Usually not all of the state variables are directly observable and we are facing the so-called "dark figure" problem addressing for example the unknown number of asymptomatic and non-detected infections. Such not directly observable states are problematic if it comes to the computation of characteristics of the epidemic such as the effective reproduction rate and the prevalence of the infection within the population. Further, the management and containment of epidemics relying on solutions of (stochastic) optimal control problems and the associated feedback controls need observations of the current state as input.
The estimation of unobservable states based on records of the observable states leads to a non-standard filtering problem for partially observable stochastic models. We adopt the extended Kalman filter approach coping with non-linearities in the state dynamics and the state-dependent diffusion coefficients in the SDEs. Based on these filtering results we study a stochastic optimal control problem under partial information arising in the cost-optimal management of epidemics.
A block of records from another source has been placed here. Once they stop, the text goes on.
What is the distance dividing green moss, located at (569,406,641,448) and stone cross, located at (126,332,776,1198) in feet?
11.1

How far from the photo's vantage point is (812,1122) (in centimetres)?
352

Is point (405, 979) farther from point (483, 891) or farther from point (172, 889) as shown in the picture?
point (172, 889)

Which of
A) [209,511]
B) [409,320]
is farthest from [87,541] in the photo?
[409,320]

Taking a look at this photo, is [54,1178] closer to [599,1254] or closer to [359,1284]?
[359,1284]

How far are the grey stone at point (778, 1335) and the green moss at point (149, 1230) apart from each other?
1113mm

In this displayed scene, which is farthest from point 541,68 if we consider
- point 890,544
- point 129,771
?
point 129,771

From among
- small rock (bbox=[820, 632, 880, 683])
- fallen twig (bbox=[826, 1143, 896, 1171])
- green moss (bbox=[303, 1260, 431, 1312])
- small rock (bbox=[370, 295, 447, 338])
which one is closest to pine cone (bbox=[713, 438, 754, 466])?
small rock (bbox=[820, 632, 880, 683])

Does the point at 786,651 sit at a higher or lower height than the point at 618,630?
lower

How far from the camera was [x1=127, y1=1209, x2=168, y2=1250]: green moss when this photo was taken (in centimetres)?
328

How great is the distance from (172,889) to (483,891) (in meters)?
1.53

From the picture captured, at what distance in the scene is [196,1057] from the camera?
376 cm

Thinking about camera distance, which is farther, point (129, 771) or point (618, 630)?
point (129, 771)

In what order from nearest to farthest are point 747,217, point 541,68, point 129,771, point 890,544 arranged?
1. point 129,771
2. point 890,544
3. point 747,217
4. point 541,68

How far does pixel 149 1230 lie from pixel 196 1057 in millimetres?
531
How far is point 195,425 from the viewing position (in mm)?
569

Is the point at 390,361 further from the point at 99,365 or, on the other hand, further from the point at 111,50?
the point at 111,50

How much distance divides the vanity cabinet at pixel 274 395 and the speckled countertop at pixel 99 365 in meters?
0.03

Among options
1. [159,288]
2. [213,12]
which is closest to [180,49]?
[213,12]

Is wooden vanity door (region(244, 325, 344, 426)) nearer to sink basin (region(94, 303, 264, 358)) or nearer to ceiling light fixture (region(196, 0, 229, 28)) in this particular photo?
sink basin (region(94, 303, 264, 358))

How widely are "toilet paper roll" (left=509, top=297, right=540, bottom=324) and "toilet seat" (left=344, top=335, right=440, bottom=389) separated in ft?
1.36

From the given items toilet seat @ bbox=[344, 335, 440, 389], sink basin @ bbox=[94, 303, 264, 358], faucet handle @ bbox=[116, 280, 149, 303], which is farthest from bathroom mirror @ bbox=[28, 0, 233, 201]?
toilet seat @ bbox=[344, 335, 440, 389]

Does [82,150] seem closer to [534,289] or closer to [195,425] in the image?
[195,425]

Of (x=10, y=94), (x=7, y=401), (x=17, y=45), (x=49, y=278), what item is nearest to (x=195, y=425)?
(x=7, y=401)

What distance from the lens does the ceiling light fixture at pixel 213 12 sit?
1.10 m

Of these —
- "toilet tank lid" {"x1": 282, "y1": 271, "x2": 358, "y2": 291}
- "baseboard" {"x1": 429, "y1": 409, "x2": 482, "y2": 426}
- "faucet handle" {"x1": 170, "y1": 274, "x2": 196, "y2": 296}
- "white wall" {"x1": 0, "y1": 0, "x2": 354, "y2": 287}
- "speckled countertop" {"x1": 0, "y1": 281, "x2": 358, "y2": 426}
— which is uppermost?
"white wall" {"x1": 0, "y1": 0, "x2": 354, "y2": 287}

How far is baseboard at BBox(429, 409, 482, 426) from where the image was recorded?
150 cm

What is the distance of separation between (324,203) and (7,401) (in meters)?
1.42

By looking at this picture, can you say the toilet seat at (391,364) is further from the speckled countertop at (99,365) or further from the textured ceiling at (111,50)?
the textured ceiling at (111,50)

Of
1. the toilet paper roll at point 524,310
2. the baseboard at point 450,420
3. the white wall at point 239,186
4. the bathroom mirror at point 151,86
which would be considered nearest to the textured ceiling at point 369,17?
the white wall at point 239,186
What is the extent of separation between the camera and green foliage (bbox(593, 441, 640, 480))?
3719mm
Balasubramanian Narasimhan:
Elastic Net Regularization for GLMs and Extensions

The R package 'glmnet' is widely used for fitting lasso and elastic net models and has undergone continuous development over the years [1-4]. Some recent updates [5] allow for fitting elastic net regularized regression to all generalized linear model families, Cox models to start-stop data, and fitting relaxed lasso models. I will discuss the design and implementation of these features together with some related examples. This is joint work with Kenneth Tay and Trevor Hastie.

1. Friedman, Hastie, and Tibshirani. “Regularization Paths for Generalized Linear Models via Coordinate Descent.” doi.org/10.18637/jss.v033.i01

2. Simon, Friedman, and Hastie. “A Blockwise Descent Algorithm for Group-Penalized Multiresponse and MultinomialRegression.” doi.org/10.48550/arXiv.1311.6529

3. Simon, Friedman, Hastie, and Tibshirani. “Regularization Paths for Cox’s Proportional Hazards Model via Coordinate Descent.” doi.org/10.18637/jss.v039.i05

4. Tibshirani, Bien, Friedman, Hastie, Simon, Taylor, and Tibshirani. “Strong Rules for Discarding Predictors in Lasso-Type Problems.” doi.org/10.1111/j.1467-9868.2011.01004.x

5. Tay, Narasimhan, and Hastie. “Elastic Net Regularization Paths for All Generalized Linear Models.” doi.org/10.18637/jss.v106.i01

Giorgia Callegaro:
Functional Quantization of Rough Volatility and Applications to the VIX

We develop a product functional quantization of rough volatility. Since the quantizers can be computed offline, this new technique, built on the insightful works by Luschgy and Pages, becomes a strong competitor in the new arena of numerical tools for rough volatility. We concentrate our numerical analysis to pricing VIX Futures in the rough Bergomi model and compare our results to other recently suggested benchmarks.